The entirety of the EU Taxonomy procedures and the Bloomberg-led Task Force on Climate-Related Financial Disclosures (TCFD), is designed to launch a “transformation of energy systems” without further delay and to mobilize the necessary trillions of investments through new regulation of both private and public funds.

For fundamental reasons of physics and economics, however, this scheme is not, as stated above, a value-adding investment in the physical economy, but just the opposite, with foreseeable catastrophic consequences. It is a huge investment in a forced regression. It is the futile attempt to force an industrialized nation into a mode of operations dependent on energy-flux densities characteristic of the Middle Ages, which will crash and burn somewhere along the way down, unless the ripcord is pulled first.

Energy-Flux Density as a
Principle of Development

The technological development of healthy economies necessarily progresses, in principle, in the direction of higher energy-flux densities, because, reciprocally, higher forms of energy are required to support a growing population, and a growing population depends on its mastery of higher forms of energy and their introduction into the production process.

It may well be that Dr. Thimann, a corporate insurance expert, understands energy-flux density just as little as the foreign ministers mentioned above. Instead, he is more likely to be aware of the warnings on the website of Agora Verkehrswende, an environmental consultancy in Berlin, where the first sentence, under Point 1, reads: “Energy is a scarce commodity.” His lack of scientific acumen may further support his mistaken belief that the reduction of energy consumption is therefore a top civilizational priority. Nobody could have published such nonsense fifty years ago!

What is planned here cannot be expressed drastically enough:

Forcing a highly industrialized nation to rely on a low-energy-dense weather-dependent energy supply, by dictatorial means, will in the medium term lead to a destruction of national wealth not unlike the conversion from a productive economy to the production of war materiel. (That, too, is known to yield high profits for a while.) The planned closure of modern and productive nuclear, coal, and gas-powered plants, is in itself a destruction of economic wealth that is unparalleled in history.

The fantasy of the financial sector is to benefit in the short term from the trillions of euros in investments that would be necessary to manage the weather dependence and growing shortages of Germany’s energy supply, systematically induced by this transformation. The European Central Bank does not shy away from using science-fiction apostles such as Jeremy Rifkin to justify this gigantic reorganization as a “Fourth Industrial Revolution,” as happened at the European Central Bank meeting in January 2017 in Frankfurt.

No country would voluntarily embark on such a process of self-destruction.

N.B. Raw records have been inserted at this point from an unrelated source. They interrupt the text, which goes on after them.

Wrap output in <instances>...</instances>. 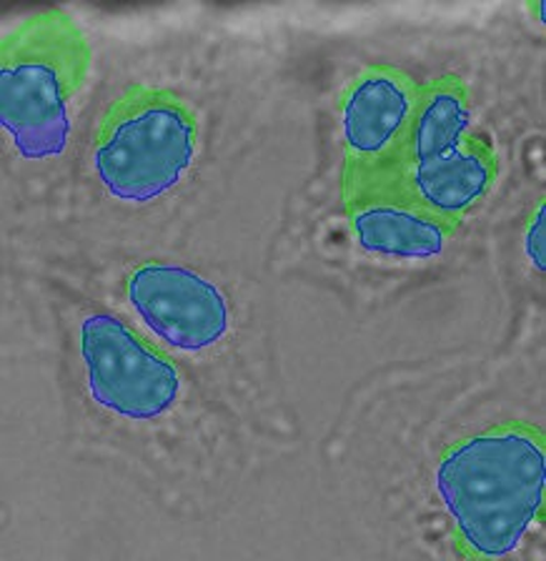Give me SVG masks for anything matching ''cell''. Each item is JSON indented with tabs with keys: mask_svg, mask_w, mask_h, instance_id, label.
Here are the masks:
<instances>
[{
	"mask_svg": "<svg viewBox=\"0 0 546 561\" xmlns=\"http://www.w3.org/2000/svg\"><path fill=\"white\" fill-rule=\"evenodd\" d=\"M198 153V118L166 88L130 85L95 130L93 171L123 204H153L181 186Z\"/></svg>",
	"mask_w": 546,
	"mask_h": 561,
	"instance_id": "cell-3",
	"label": "cell"
},
{
	"mask_svg": "<svg viewBox=\"0 0 546 561\" xmlns=\"http://www.w3.org/2000/svg\"><path fill=\"white\" fill-rule=\"evenodd\" d=\"M126 301L156 339L181 354L214 348L231 329L226 294L179 263H140L126 276Z\"/></svg>",
	"mask_w": 546,
	"mask_h": 561,
	"instance_id": "cell-7",
	"label": "cell"
},
{
	"mask_svg": "<svg viewBox=\"0 0 546 561\" xmlns=\"http://www.w3.org/2000/svg\"><path fill=\"white\" fill-rule=\"evenodd\" d=\"M491 140L474 130L469 88L459 76L421 85L407 163L396 186L434 214L462 224L499 181Z\"/></svg>",
	"mask_w": 546,
	"mask_h": 561,
	"instance_id": "cell-4",
	"label": "cell"
},
{
	"mask_svg": "<svg viewBox=\"0 0 546 561\" xmlns=\"http://www.w3.org/2000/svg\"><path fill=\"white\" fill-rule=\"evenodd\" d=\"M356 243L366 253L396 261L442 256L459 224L413 201L396 183L341 191Z\"/></svg>",
	"mask_w": 546,
	"mask_h": 561,
	"instance_id": "cell-8",
	"label": "cell"
},
{
	"mask_svg": "<svg viewBox=\"0 0 546 561\" xmlns=\"http://www.w3.org/2000/svg\"><path fill=\"white\" fill-rule=\"evenodd\" d=\"M81 358L93 401L121 419L153 421L181 397L173 358L116 313L93 311L81 321Z\"/></svg>",
	"mask_w": 546,
	"mask_h": 561,
	"instance_id": "cell-6",
	"label": "cell"
},
{
	"mask_svg": "<svg viewBox=\"0 0 546 561\" xmlns=\"http://www.w3.org/2000/svg\"><path fill=\"white\" fill-rule=\"evenodd\" d=\"M421 85L394 66H372L349 83L339 101L341 191L399 183Z\"/></svg>",
	"mask_w": 546,
	"mask_h": 561,
	"instance_id": "cell-5",
	"label": "cell"
},
{
	"mask_svg": "<svg viewBox=\"0 0 546 561\" xmlns=\"http://www.w3.org/2000/svg\"><path fill=\"white\" fill-rule=\"evenodd\" d=\"M546 204L542 201L539 206L530 218V224H526V233H524V249H526V256H530L532 266L536 271H544L546 266Z\"/></svg>",
	"mask_w": 546,
	"mask_h": 561,
	"instance_id": "cell-9",
	"label": "cell"
},
{
	"mask_svg": "<svg viewBox=\"0 0 546 561\" xmlns=\"http://www.w3.org/2000/svg\"><path fill=\"white\" fill-rule=\"evenodd\" d=\"M434 484L466 559H501L542 519L546 438L539 426L504 421L439 456Z\"/></svg>",
	"mask_w": 546,
	"mask_h": 561,
	"instance_id": "cell-1",
	"label": "cell"
},
{
	"mask_svg": "<svg viewBox=\"0 0 546 561\" xmlns=\"http://www.w3.org/2000/svg\"><path fill=\"white\" fill-rule=\"evenodd\" d=\"M91 46L73 15L41 11L0 41V123L25 161L64 156Z\"/></svg>",
	"mask_w": 546,
	"mask_h": 561,
	"instance_id": "cell-2",
	"label": "cell"
}]
</instances>
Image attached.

It takes a long and sustained effort before public opinion will worship the new climate idols, and even then the prescriptions offered sound like the words of children: “Industry is bad; go back to the trees, you apes!”

We are currently experiencing an internationally coordinated manipulation with no purpose other than to force through, under a fabricated time pressure, what could never happen under free discussion.

In particular, the large sector of medium-sized industries in Germany, which has so far largely escaped the laws of the listed companies, should not only concern itself with the consequences of the planned EU “Taxonomy regulation,” but should finally intervene in the discussion process to prevent a complete economic disaster. The documents for the planned transformation are diverse and accessible to all. The challenge is to understand the gigantic nonsense of the planned energy transformation and to coolly face the thundering of the climate idols.